_What to work on_
In the records below, find the line containing "How far is the"; give it again exactly, along with every line that follows, and nothing else.

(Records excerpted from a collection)
#####

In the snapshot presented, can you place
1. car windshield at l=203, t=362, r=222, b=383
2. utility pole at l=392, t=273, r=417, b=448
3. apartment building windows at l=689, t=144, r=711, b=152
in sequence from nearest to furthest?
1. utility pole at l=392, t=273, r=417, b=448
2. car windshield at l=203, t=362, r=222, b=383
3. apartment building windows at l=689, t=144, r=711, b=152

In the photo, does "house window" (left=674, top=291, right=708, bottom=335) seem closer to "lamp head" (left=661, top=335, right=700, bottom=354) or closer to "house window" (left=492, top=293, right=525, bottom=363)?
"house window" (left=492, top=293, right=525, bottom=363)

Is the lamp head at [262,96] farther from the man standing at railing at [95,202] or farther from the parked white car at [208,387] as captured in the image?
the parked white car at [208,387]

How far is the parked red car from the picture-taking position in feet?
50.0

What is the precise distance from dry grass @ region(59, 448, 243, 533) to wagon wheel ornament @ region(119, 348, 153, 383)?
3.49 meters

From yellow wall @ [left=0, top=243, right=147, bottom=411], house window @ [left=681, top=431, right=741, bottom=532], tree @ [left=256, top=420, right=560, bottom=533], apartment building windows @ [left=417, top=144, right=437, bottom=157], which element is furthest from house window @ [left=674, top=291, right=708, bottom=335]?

#####

_Problem solution_
How far is the parked red car from the picture-taking position in feet?
50.0

What is the precise distance from dry grass @ region(59, 448, 243, 533) to wagon wheel ornament @ region(119, 348, 153, 383)?
3.49 meters

From yellow wall @ [left=0, top=243, right=147, bottom=411], house window @ [left=681, top=431, right=741, bottom=532], tree @ [left=256, top=420, right=560, bottom=533], apartment building windows @ [left=417, top=144, right=437, bottom=157], which element is furthest from house window @ [left=674, top=291, right=708, bottom=335]?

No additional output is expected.